By Osmel Ramirez Alvarez
HAVANA TIMES — Fidel Castro died last night at age 90; the country is in mourning. He was a man who left his mark on the history of Cuba and the world; who did a lot of good as well as a lot of bad in his search to do the right thing along his path of extreme utopias. However “as he stood with the poor, he deserves respect,” from both his friends as well as his enemies.
It was always believed that the remains of the Cuban Revolution’s Comandante in Chief would be put on show in a majestic mausoleum, imitating those of Lenin and other Communist leaders, Even in the areas surrounding Jose Marti Memorial in Revolution Square, in the capital, there is wasteland that appeared to be waiting for a building of this greatness.
However, today we have awoken to a tragic itinerary which is extremely austere for the great leader: Funeral honors will last nine days, his body will be cremated as he wished; his ashes will be shown at the Jose Marti Memorial in Revolution Square on November 28th and 29th, which will end in a mass farewell ceremony in the Square itself at 7 PM on the last day; then his ashes will travel around the entire country along a route which will reenact his Victory Caravan march in 1959, however in reverse.
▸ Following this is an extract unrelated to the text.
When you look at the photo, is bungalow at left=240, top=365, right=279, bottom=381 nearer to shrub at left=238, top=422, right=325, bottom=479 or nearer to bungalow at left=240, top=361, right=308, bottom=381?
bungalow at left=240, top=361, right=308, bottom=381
This tour will end in a mass ceremony as a farewell in Antonio Maceo Square in Santiago de Cuba on December 3rd at 7 PM; and then his ashes will rest in Santa Ifigenia Cementery in the Eastern capital, in a burial ceremony that will take place from 7 AM onwards on December 4th.
Every death is unfortunate and the truth is that Fidel Castro is greatly admired in Cuba, in spite of his mistakes and the great consequences they’ve had. It would be insensitive of his firmest enemies to not leave behind their offensive and radical language at this time, because today it will just resound as brutal and cruel. Asking for sadness would be too much, but showing joy would not only be a sign of a lack of respect, but of weakness too. I’m not a believer but I have always admired the Christian mandate of “loving your enemies.” I feel like this makes us the bigger people in the situation and gives us nobility.
Fidel was not able to make his dreams come true because he chose an extremist socialist path and he never left it even when historical reality cried out to him to do so. His personal war, which became our own, against US imperialism weighed heavier, and that stopped him from abandoning his utopia. However, it´s also fair to mention that after his initial career as a guerrilla fighter, he made international politics using Cuba’s heath, education and sport achievements while others used war to do so. And his ideas, although flawed, left many positive things which we can no longer make the most of because this system persists, but will become great strengths to launch our well-being soon, when we take lead of our country.
It’s also worth pointing out that people on the street have woken up with this extremely important piece of news and it would be very strange to see anyone joyful, however, it’s also significant that nobody is sad or crying. We are talking about a great leader. When Che’s death was announced in the 1960s, it was said that people shouted and wailed in the streets as if it had been their brother or a son; I also know that there was public mourning when Lenin, Stalin, Mao or Uncle Ho. It is also striking and positive that our people still have respect for the leaders of the Revolution at this stage, but are no longer devoted like they were in the past. It’s a good sign not only of ideological detachment but also of tolerance and harmony; the absence of hate.
A new era will begin today in Cuba’s history. Fidel’s person, although rickety because of his old age, used to inspire a great deal of respect from the old school of extreme socialists and used to bring necessary changes to a halt. Whether it’s Raul or somebody else who comes after Fidel, they will feel freer to experiment without having to look over their shoulder, to open up spaces to the new or the old which is a good thing, to find a path for national reconciliation and to make progress; a path “for everyone and for the well-being of all Cubans.”
And it’s not about making firewood out of a fallen tree but about making the most of the fact that this tree no longer exists so as to build a better building for the Homeland on this vital piece of land, a space that has been occupied for so long. For over five decades, Cubans here and abroad have discussed the question of keeping or knocking down this tree, because some people considered it God while others considered it the Devil. However, history wanted to bring us to this point where it was Nature itself who would bring about this turning point.
For Fidel, our honors; for those who loved him and followed his ideas, our condolences; for his enemies and detractors, thanks in advance for your sensitivity and the wish for a better landscape post-Fidel; for Cuba, our wishes for the best of futures.